任务设定 1 >> 请逐字抄写记录中的以下各行：从记录的第一行开始，到包含“<instances>”的那一行为止，首尾两行都要包括在内。

选段 >>
▽

创建TaskScheduler,并以此为参数尝试创建DAGScheduler,之后启动TaskScheduler

// Create and start the scheduler
  private[spark] var taskScheduler = SparkContext.createTaskScheduler(this, master)
  @volatile private[spark] var dagScheduler: DAGScheduler = _
  try {
    dagScheduler = new DAGScheduler(this)
  } catch {
    case e: Exception => throw
      new SparkException("DAGScheduler cannot be initialized due to %s".format(e.getMessage))
  }

  // start TaskScheduler after taskScheduler sets DAGScheduler reference in DAGScheduler‘s
  // constructor
  taskScheduler.start()
创建TaskScheduler使用createTaskScheduler通过正则表达式匹配不同的Master类型,创建对应的TaskScheduler和backend
private def createTaskScheduler(sc: SparkContext, master: String): TaskScheduler = {
    // Regular expression used for local[N] and local[*] master formats
    val LOCAL_N_REGEX = """local\[([0-9\*]+)\]""".r
    // Regular expression for local[N, maxRetries], used in tests with failing tasks
    val LOCAL_N_FAILURES_REGEX = """local\[([0-9]+)\s*,\s*([0-9]+)\]""".r
    // Regular expression for simulating a Spark cluster of [N, cores, memory] locally
    val LOCAL_CLUSTER_REGEX = """local-cluster\[\s*([0-9]+)\s*,\s*([0-9]+)\s*,\s*([0-9]+)\s*]""".r
    // Regular expression for connecting to Spark deploy clusters
    val SPARK_REGEX = """spark://(.*)""".r
    // Regular expression for connection to Mesos cluster by mesos:// or zk:// url
    val MESOS_REGEX = """(mesos|zk)://.*""".r
    // Regular expression for connection to Simr cluster
    val SIMR_REGEX = """simr://(.*)""".r

    // When running locally, don‘t try to re-execute tasks on failure.
    val MAX_LOCAL_TASK_FAILURES = 1

    master match {
      case "local" =>
        val scheduler = new TaskSchedulerImpl(sc, MAX_LOCAL_TASK_FAILURES, isLocal = true)
        val backend = new LocalBackend(scheduler, 1)
        scheduler.initialize(backend)
        scheduler

      case LOCAL_N_REGEX(threads) =>
        def localCpuCount = Runtime.getRuntime.availableProcessors()
        // local[*] estimates the number of cores on the machine; local[N] uses exactly N threads.
        val threadCount = if (threads == "*") localCpuCount else threads.toInt
        val scheduler = new TaskSchedulerImpl(sc, MAX_LOCAL_TASK_FAILURES, isLocal = true)
        val backend = new LocalBackend(scheduler, threadCount)
        scheduler.initialize(backend)

△

数据摘录 >>
▽

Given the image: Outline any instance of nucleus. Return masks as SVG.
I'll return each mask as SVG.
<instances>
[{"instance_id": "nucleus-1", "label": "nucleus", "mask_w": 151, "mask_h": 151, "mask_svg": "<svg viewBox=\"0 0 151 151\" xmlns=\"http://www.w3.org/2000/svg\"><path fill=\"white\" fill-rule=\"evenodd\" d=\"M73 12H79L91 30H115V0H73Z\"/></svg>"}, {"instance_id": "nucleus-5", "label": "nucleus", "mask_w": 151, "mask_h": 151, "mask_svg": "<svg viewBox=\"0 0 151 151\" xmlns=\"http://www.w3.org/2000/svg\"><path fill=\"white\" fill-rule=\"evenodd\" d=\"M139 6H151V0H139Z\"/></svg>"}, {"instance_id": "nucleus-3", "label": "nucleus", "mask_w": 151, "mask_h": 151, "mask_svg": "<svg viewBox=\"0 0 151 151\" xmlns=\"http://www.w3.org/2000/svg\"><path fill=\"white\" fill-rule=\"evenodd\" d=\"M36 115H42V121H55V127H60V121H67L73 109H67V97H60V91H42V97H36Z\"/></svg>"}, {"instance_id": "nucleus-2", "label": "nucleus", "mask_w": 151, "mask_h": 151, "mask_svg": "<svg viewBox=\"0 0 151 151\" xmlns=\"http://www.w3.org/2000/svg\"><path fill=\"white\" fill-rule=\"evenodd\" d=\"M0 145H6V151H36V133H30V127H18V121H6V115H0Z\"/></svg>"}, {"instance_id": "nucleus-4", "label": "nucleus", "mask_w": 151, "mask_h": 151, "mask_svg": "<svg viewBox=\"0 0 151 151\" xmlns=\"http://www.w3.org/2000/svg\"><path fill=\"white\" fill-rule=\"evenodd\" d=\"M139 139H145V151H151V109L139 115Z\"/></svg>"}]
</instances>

△

任务设定 2 >>
根据选段回答下列问题：
(a) createTaskScheduler 通过什么方式来匹配不同的 Master 类型？
(b) MAX_LOCAL_TASK_FAILURES 被设为多少？
(c) 按照代码注释，taskScheduler.start() 要在什么之后才执行？

完整答案 1 >>
Given the image: Outline any instance of nucleus. Return masks as SVG.
I'll return each mask as SVG.
<instances>

完整答案 2 >>
(a) 通过正则表达式来匹配不同的 Master 类型。
(b) 被设为 1。
(c) 要等 taskScheduler 在 DAGScheduler 的构造函数中设置好 DAGScheduler 引用之后才执行。